Deputy Fire Chief John Guilfoyle said people shouldn’t use fireworks because they are extremely unpredictable.
“Fireworks are illegal, they are dangerous and they can really cause serious damage. They are definitely not toys, so don’t buy them, use them, or give them to others.
“They are illegal, so they may not conform to particular manufacturing standards, so they can be very unpredictable, they can explode sooner or later which can catch people,” he told The Anton Savage Show on Newstalk.
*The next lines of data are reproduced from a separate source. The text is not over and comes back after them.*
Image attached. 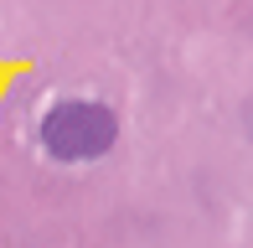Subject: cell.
<instances>
[{
  "instance_id": "obj_1",
  "label": "cell",
  "mask_w": 253,
  "mask_h": 248,
  "mask_svg": "<svg viewBox=\"0 0 253 248\" xmlns=\"http://www.w3.org/2000/svg\"><path fill=\"white\" fill-rule=\"evenodd\" d=\"M114 140H119V119L93 98H62L42 114V145L57 161H98L114 150Z\"/></svg>"
}]
</instances>
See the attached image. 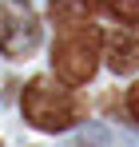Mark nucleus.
Returning a JSON list of instances; mask_svg holds the SVG:
<instances>
[{"label": "nucleus", "instance_id": "2", "mask_svg": "<svg viewBox=\"0 0 139 147\" xmlns=\"http://www.w3.org/2000/svg\"><path fill=\"white\" fill-rule=\"evenodd\" d=\"M20 111L36 131H52L56 135V131H68V127H76L84 119L88 103H84V96L76 88H64L60 80L36 76V80H28V88L20 96Z\"/></svg>", "mask_w": 139, "mask_h": 147}, {"label": "nucleus", "instance_id": "1", "mask_svg": "<svg viewBox=\"0 0 139 147\" xmlns=\"http://www.w3.org/2000/svg\"><path fill=\"white\" fill-rule=\"evenodd\" d=\"M56 40H52V72L64 88L88 84L103 56V32L95 28L92 16H72V20H52Z\"/></svg>", "mask_w": 139, "mask_h": 147}, {"label": "nucleus", "instance_id": "6", "mask_svg": "<svg viewBox=\"0 0 139 147\" xmlns=\"http://www.w3.org/2000/svg\"><path fill=\"white\" fill-rule=\"evenodd\" d=\"M68 147H111V135H107L99 123H84V127L72 135Z\"/></svg>", "mask_w": 139, "mask_h": 147}, {"label": "nucleus", "instance_id": "3", "mask_svg": "<svg viewBox=\"0 0 139 147\" xmlns=\"http://www.w3.org/2000/svg\"><path fill=\"white\" fill-rule=\"evenodd\" d=\"M44 24L32 0H0V52L8 60H28L40 48Z\"/></svg>", "mask_w": 139, "mask_h": 147}, {"label": "nucleus", "instance_id": "4", "mask_svg": "<svg viewBox=\"0 0 139 147\" xmlns=\"http://www.w3.org/2000/svg\"><path fill=\"white\" fill-rule=\"evenodd\" d=\"M103 48H107V68L115 76H131L139 68V36L131 28H115L103 36Z\"/></svg>", "mask_w": 139, "mask_h": 147}, {"label": "nucleus", "instance_id": "7", "mask_svg": "<svg viewBox=\"0 0 139 147\" xmlns=\"http://www.w3.org/2000/svg\"><path fill=\"white\" fill-rule=\"evenodd\" d=\"M48 12L52 20H72V16H92V4L88 0H48Z\"/></svg>", "mask_w": 139, "mask_h": 147}, {"label": "nucleus", "instance_id": "8", "mask_svg": "<svg viewBox=\"0 0 139 147\" xmlns=\"http://www.w3.org/2000/svg\"><path fill=\"white\" fill-rule=\"evenodd\" d=\"M127 111L135 115V123H139V84H131L127 88Z\"/></svg>", "mask_w": 139, "mask_h": 147}, {"label": "nucleus", "instance_id": "5", "mask_svg": "<svg viewBox=\"0 0 139 147\" xmlns=\"http://www.w3.org/2000/svg\"><path fill=\"white\" fill-rule=\"evenodd\" d=\"M107 16H115L119 24L127 28H139V0H95Z\"/></svg>", "mask_w": 139, "mask_h": 147}]
</instances>
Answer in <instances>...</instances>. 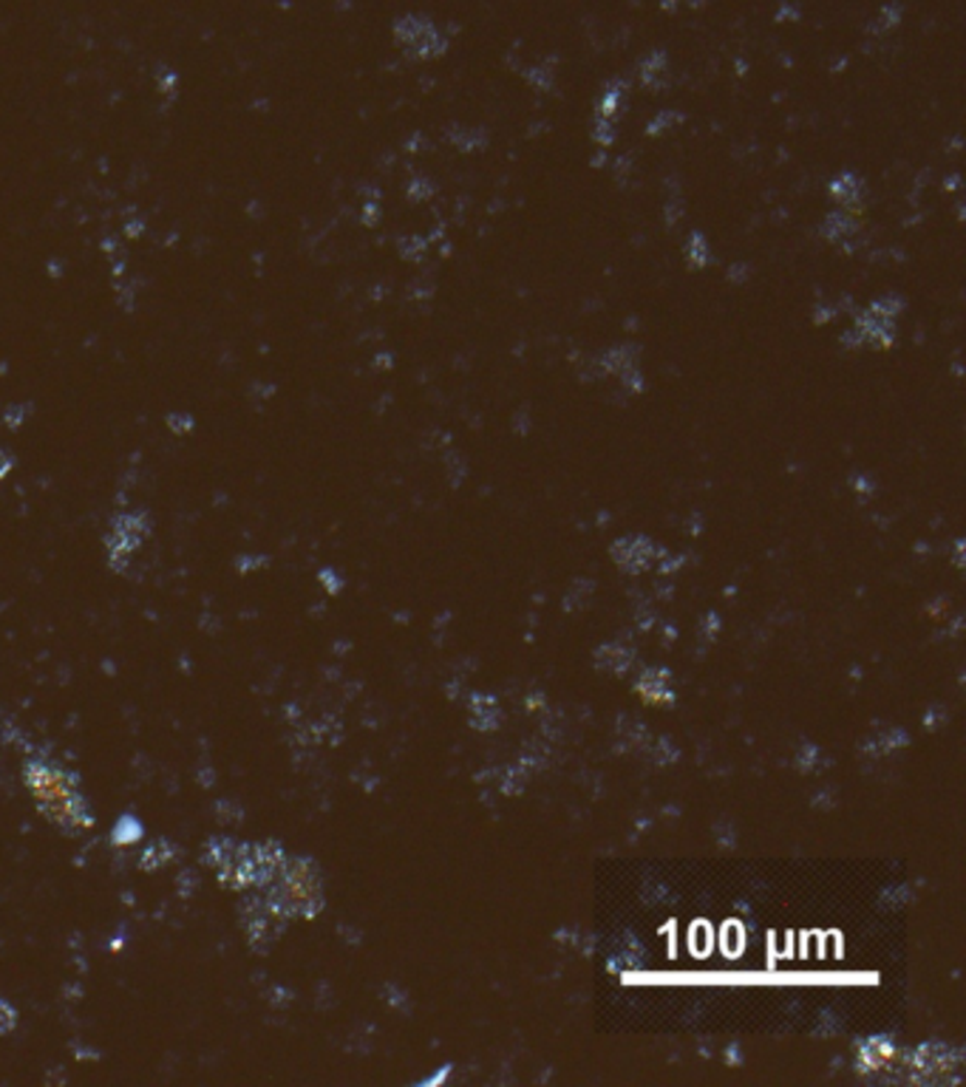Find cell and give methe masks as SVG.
<instances>
[{
    "mask_svg": "<svg viewBox=\"0 0 966 1087\" xmlns=\"http://www.w3.org/2000/svg\"><path fill=\"white\" fill-rule=\"evenodd\" d=\"M15 1020H17L15 1009H12L7 1000H0V1037L15 1028Z\"/></svg>",
    "mask_w": 966,
    "mask_h": 1087,
    "instance_id": "3",
    "label": "cell"
},
{
    "mask_svg": "<svg viewBox=\"0 0 966 1087\" xmlns=\"http://www.w3.org/2000/svg\"><path fill=\"white\" fill-rule=\"evenodd\" d=\"M278 875V889L272 892V915L275 912H284V915H312V909H315L312 903L318 898L312 870L307 864L295 861L293 866H281Z\"/></svg>",
    "mask_w": 966,
    "mask_h": 1087,
    "instance_id": "2",
    "label": "cell"
},
{
    "mask_svg": "<svg viewBox=\"0 0 966 1087\" xmlns=\"http://www.w3.org/2000/svg\"><path fill=\"white\" fill-rule=\"evenodd\" d=\"M23 782L32 790V799L40 813L60 830L77 833L94 827V810L79 790L74 773L58 765L46 753H29L23 765Z\"/></svg>",
    "mask_w": 966,
    "mask_h": 1087,
    "instance_id": "1",
    "label": "cell"
}]
</instances>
Mr Guilfoyle recommended people attend local organized events that are safe for the whole family, he said: “The key message is that we want the public to have fun and enjoy the evening. It’s a big event and I hope it will be a safe event. “
He warned people to keep away from bonfires, as some Halloween costumes can be highly flammable.
“Stay away from bonfires, keep in mind that you don’t know their contents and the smoke can be very toxic, so stay away and there is a risk of sparks too. and debris flying from the bonfire that can cause burns and ignite clothing and disguises.
“You have to keep in mind that costumes are considered toys, so they wouldn’t have to meet normal clothing standards. So make sure it’s CE marked, that’s really important to check, ”he said.
Mr. Guilfoyle said Halloween night is an “extremely” busy time for firefighters.
“The peak demand during Halloween tends to be concentrated from 6 p.m. until around 2 a.m. the next morning. Dublin firefighters operate the emergency ambulance service for the Dublin area and it is a extremely busy service.
“There is a constant demand on the ambulance side and on top of that we obviously have a demand for fires and normal emergencies such as traffic accidents, fire alarms and house fires.
“All of this is happening in addition to the demand for Halloween which would be bonfires, burning trash and anti-social behavior,” he added.
Mr Guilfoyle said Halloween’s extra workload put extra strain on the service. He said the crew also faced antisocial behavior during the night.
“Unfortunately, year after year we are confronted with anti-social behavior and during my career I have witnessed verbal violence, threatening behavior, physical violence, assaults on our crews, stone throwing and fireworks.
“We really have enough to do during the incident to make sure we can safely resolve it and restore normalcy without the added pressure of dealing with things like this,” he added.
Mr Guilfoyle said the crew were constantly performing equipment checks to make sure they were ready to go.
“This is to make sure that we are all ready to respond at all times, it is a very important part of our days and our evening. Responding to an emergency call takes precedence over all other activity.
“When the bell rings, you are never 100% sure what that call might be or what the challenge will be. can enter our firefighting equipment, board the aircraft, and leave.
“There is an element of apprehension when you get the initial call and we leave and I hope we can resolve the incident,” he said.